Ada Lois Sipuel Fisher was a key figure in Oklahoma’s civil rights movement. She challenged segregated higher education by applying to the University of Oklahoma law school in 1946. Two years later the United States Supreme Court ruled that the college must provide the same level of education to blacks as they do to whites.
Fisher graduated from Lincoln High School in 1941 as valedictorian. She enrolled in the Arkansas Agricultural, Mechanical & Normal College (now University of Arkansas at Pine Bluff), but transferred to Langston University in 1942. After marrying in 1944, she graduated May 21, 1945, with honors.
Years later, Fisher was the first black person to be admitted to OU’s law school, but she still dealt with racism and segregation on a daily basis. She was given a chair labeled “colored” to sit in, which was located in a roped-off area of the classroom, and had to eat in a chained-off section of the cafeteria, separate from other students.
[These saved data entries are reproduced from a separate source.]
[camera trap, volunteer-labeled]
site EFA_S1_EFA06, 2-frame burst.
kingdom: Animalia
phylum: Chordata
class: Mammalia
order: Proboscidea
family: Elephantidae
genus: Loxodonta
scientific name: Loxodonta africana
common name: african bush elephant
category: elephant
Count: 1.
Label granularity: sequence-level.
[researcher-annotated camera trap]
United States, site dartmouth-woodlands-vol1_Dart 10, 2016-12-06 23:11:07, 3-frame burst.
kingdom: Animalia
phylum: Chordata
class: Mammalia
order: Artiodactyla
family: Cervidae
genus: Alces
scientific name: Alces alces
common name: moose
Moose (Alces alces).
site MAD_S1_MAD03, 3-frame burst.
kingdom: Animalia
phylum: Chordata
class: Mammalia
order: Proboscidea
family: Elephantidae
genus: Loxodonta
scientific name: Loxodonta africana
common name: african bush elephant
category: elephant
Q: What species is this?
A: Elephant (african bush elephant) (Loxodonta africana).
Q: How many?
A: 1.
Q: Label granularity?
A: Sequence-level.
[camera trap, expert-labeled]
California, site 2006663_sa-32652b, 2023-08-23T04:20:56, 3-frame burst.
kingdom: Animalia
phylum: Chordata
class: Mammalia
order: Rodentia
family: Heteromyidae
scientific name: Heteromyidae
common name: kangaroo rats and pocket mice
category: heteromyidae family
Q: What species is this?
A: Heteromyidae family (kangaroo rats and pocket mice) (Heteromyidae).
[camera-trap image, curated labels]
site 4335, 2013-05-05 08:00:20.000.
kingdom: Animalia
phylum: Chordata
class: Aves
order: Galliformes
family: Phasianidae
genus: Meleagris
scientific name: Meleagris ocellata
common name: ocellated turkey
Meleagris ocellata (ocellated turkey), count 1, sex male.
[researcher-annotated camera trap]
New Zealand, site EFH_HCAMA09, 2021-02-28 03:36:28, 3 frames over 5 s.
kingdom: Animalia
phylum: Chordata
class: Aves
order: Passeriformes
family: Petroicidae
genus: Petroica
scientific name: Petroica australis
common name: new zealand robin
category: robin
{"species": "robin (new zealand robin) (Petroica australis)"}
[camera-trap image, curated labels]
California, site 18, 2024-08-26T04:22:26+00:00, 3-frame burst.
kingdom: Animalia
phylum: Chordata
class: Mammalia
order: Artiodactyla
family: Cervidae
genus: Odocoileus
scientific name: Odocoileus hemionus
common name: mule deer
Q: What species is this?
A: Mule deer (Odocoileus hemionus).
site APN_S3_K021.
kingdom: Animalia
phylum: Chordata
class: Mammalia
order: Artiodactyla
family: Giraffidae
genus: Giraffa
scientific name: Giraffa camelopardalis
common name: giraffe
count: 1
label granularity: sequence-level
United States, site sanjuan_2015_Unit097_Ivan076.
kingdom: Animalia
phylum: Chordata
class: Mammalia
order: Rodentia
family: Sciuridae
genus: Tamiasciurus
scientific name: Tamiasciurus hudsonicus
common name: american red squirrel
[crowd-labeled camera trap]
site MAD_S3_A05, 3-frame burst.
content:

She graduated in 1951 with a law degree, and her fight and struggle made waves throughout the nation.
Before her death in 1995, Fisher was a member of Alpha Kappa Alpha sorority and also was a professor at Langston University. In 1996 she was inducted posthumously in the Oklahoma Women’s Hall of Fame. The University of Oklahoma dedicated the Ada Lois Sipuel Fisher Garden in her honor.